- DOCUMENT EXCERPT -
- - - -

The COI for Agribusiness is one of several COIs in the state, all of which work together to ensure the state’s economic development engine is primed for success. Other industries of focus include aerospace, energy, life sciences and information technology, logistics, and manufacturing.

Many processors evaluate the efficiency of their deboning lines through manual yield measurements, which involves using a special knife to scrape the chicken frame for any remaining meat after it has been deboned. The meat is then weighed to determine the potential meat loss.

This process, however, is not ideal for getting a consistent estimation of yield as the amount of meat measured can vary depending on the skill and fatigue level of the operator. In addition, scraping is time-consuming, limiting the number of frames that can be evaluated, potentially affecting the accuracy of the statistical predictions.

Researchers with the Georgia Tech Research Institute (GTRI) have developed an automated vision system for estimating yield loss by correlating image characteristics with the amount of meat left on a frame. Employing a special illuminated cone and sophisticated software algorithms, the Cone Line Screening System can make yield measurements in less than a second and has up to a 90 percent correlation with yield measurements performed manually.

As seen in Figure 1 (above), frames on the cone with more yield remaining inhibit light from transmitting, darkening those areas. This feature can be used to estimate yield loss.

“Yield management allows processors to monitor each deboning line’s performance in real time and set statistical process-control points to identify when any particular line is deviating from the expected performance,” says Colin Usher, research scientist and project director. As a result, he explains, processors can then immediately identify when a particular line is faltering and address the problem, potentially reducing yield loss.

The system can also characterize yield loss for individual regions on the frame such as the left and right clavicle and left and right tender areas. These characterizations, notes Usher, could allow processors to identify which workers on the line are fatigued or are exhibiting a drop in performance, adjust worker rotation schedules and placement of workers to better optimize the deboning line and determine when a particular worker is performing well enough to move from a training line onto a full-speed deboning line.

“Based on initial feedback from industrial partners, we believe the Cone Line Screening System could benefit processors by providing them with a better tool with which to control the deboning process,” says Usher.

The patented technology is now undergoing commercial testing as the YieldScan™ Rapid Yield Analyzer.

 

The benefits of monitoring yield loss on-line and in real time

Manual sampling of yield loss from several poultry processors has allowed researchers to determine that, on average, a standard broiler processing plant that processes small- to medium-size birds will lose anywhere from eight grams to 40 grams of meat per bird during the deboning process. Assuming a processor is operating in the median for yield loss, they would be losing an average of 20.1 grams of meat per frame. If they could adjust the process to shift yield loss into the lower 25 percent, they would instead lose an average 15.6 grams of meat per bird, or gain 4.5 grams per bird. The estimated impact of this shift in yield loss becomes:

  • Assume 1 million birds per week
  • Assume 4.5 grams savings per bird = 4.5 million grams (9,900 pounds) per week
  • Assume $1.95 cost per pound* of breast meat = $19,305 
  • Assume 50 working weeks a year = $965,250 in additional revenue per year.

*Wtd. Avg. cents per pound of boneless/skinless breasts — Source: USDA Broiler Market News Report, February 14, 2014, Vol. 61, No. 20.

- - - -

- GIVEN ENTRIES -

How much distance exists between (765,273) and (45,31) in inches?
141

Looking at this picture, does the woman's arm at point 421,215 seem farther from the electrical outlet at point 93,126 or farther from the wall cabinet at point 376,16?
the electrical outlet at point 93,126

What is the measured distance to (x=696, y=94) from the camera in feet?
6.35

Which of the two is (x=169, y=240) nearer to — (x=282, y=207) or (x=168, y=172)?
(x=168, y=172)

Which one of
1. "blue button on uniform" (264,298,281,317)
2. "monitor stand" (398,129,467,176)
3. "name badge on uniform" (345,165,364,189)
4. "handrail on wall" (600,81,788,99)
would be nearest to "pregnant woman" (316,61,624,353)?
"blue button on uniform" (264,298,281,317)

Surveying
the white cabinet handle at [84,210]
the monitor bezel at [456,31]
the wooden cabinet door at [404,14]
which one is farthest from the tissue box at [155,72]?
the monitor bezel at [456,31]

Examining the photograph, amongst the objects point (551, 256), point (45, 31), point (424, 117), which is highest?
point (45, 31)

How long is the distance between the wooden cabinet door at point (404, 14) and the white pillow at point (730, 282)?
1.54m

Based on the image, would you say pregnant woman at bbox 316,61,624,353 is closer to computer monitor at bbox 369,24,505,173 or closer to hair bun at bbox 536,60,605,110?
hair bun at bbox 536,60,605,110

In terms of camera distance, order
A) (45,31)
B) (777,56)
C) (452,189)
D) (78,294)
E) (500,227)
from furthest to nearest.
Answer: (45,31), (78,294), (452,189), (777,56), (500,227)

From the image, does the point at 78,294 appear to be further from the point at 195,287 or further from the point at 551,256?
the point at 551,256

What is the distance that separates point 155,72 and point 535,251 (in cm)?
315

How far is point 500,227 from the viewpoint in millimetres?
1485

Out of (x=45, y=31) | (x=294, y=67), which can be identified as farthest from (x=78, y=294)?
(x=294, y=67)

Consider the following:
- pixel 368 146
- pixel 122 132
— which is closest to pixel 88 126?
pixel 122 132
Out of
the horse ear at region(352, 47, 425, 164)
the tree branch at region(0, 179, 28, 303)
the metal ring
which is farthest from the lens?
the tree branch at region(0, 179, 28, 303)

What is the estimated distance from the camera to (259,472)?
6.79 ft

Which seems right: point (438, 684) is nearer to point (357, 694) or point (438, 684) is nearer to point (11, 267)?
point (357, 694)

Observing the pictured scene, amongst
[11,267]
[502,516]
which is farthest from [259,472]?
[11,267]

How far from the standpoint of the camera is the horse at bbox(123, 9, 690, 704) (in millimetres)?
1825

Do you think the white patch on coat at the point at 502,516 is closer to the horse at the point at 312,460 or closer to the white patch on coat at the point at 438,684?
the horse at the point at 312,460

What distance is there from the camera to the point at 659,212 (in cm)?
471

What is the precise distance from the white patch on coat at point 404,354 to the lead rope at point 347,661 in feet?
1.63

- - - -

- EXERCISE -
In the text on poultry deboning yield, how long does the Cone Line Screening System take to make a yield measurement? Answer from the text alone; the lines play no part.

- PROBLEM SOLUTION -
Less than a second.